Home

Defense in depth

We detect prompt injection, then refuse to act on it.

Three checks fire before any tool runs. Every input gets a trust tag. Untrusted text is scanned for injection patterns, hidden Unicode, and obfuscation. Anything that matches is replaced with a blocked-text marker before the model ever sees the payload — then the dispatch gates run on top.

1

Source-tagged trust

Every input carries an instruction-source tag. Two trusted (operator, local_policy); one review-required (client); eight untrusted (browser, document, notification, ocr, qr, relay, screen, terminal). State-changing actions originating from untrusted sources are refused unless operator_confirmed=True.

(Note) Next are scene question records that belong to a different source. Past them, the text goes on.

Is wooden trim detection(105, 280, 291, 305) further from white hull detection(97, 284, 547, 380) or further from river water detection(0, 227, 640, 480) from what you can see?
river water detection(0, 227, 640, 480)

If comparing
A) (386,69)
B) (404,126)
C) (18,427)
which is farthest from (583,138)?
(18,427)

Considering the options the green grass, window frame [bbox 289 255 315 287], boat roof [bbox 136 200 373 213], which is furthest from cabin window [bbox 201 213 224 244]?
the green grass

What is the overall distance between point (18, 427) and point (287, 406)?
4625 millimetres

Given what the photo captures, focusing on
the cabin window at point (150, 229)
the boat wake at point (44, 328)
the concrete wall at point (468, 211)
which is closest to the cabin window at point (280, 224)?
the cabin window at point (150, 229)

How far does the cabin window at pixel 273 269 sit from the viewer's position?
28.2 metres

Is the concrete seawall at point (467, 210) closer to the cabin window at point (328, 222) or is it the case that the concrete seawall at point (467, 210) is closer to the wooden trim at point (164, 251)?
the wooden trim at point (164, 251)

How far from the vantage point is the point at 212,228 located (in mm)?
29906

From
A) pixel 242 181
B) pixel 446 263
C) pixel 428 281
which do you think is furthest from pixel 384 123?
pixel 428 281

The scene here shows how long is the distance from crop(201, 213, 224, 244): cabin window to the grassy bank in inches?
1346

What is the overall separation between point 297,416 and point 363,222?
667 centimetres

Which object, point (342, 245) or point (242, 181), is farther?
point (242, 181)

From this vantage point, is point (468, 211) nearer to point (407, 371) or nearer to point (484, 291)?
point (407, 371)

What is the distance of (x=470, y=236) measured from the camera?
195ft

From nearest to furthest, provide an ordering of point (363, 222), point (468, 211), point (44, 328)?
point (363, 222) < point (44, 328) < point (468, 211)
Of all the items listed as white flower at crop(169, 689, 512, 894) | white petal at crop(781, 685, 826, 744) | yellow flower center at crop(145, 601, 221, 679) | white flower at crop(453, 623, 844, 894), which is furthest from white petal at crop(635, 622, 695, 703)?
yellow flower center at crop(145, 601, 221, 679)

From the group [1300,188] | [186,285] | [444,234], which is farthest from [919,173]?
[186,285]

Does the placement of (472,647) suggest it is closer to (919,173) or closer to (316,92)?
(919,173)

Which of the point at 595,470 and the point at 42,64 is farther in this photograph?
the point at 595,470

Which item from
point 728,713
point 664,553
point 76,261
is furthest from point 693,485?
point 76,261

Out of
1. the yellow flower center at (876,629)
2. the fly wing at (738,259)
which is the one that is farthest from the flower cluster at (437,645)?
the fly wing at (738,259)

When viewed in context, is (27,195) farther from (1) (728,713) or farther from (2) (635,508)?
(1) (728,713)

periphery/security.py · evaluate_action
2

Injection scanner

Regex sweep over untrusted text: prompt-injection language ("ignore previous", "system prompt", "jailbreak", "reveal credentials"), shell verbs (bash · curl · iex · powershell · pip install), action verbs, hidden Unicode (zero-width, RTL/LTR marks, BOM), emoji-heavy obfuscation, QR hints, embedded URLs. Severity-tagged: high → auto-quarantine; medium → operator confirm.

periphery/security.py · inspect_untrusted_text
3

Pre-model sanitization

Injection-positive text in OCR, browser DOM, document, transcript, and message fields is replaced with [BLOCKED_UNTRUSTED_TEXT:source:reason] before the payload reaches the LLM. PII (email, phone, SSN, credit-card) redacted in safe and strict privacy modes. Adversarial bytes never enter the model context.

sanitize_untrusted_payload_for_model
4

Permission gate

Six-tier decision order at dispatch. Delete-guard (rm · Remove-Item · DROP TABLE · find -delete) hard-prompts past every preset. Risk-policy gates npm publish, terraform apply, kubectl apply, git push --force. Secret-guard refuses silent reads of .env, .pem, id_rsa, *credentials*, .kdbx.

src/permissions/ · gate · delete · risk · secret
5

Lockdown + quarantine

Two safety modes (confirm, lockdown). Three privacy modes (fast, safe, strict) — strict blocks raw screen captures entirely. Lockdown adds a domain allowlist (localhost, 127.0.0.1 default). Severe untrusted content auto-latches a session quarantine that blocks every state-changing action until explicitly cleared.

PolicyState · quarantine_session
6

Local policy + audit

Per-user YAML at ~/.periphery/policy.yaml: approved_apps, denylist_windows, denylist_urls, destructive_commands_require_confirm, never_execute_from. Every decision lands in a bounded in-memory ring (200 entries) plus persistent replay log: timestamp, action, status, reason, safety mode, sanitized details.

LocalPolicyConfig · record_action · replay_logger

What we don't claim

Perfect detection is unsolved. Layered refusal is the bet.

No classifier catches every injection variant — model-level adversarial robustness is an open problem. The strategy here is the opposite of magic: multiple deterministic checks at the dispatch boundary, each a real file in the repo, each able to refuse on its own. Untrusted content has to defeat the regex scanner, the source-trust tag, the pre-model blocker, the permission gate, lockdown mode, and the operator at the prompt — in that order.

Same engine ships in PeriCode CLI, PeriCode Inside, and every Periphery MCP install. Add the per-turn provider-env scoping inside the Obsidian plugin and other plugins can't read your API keys outside an active turn either.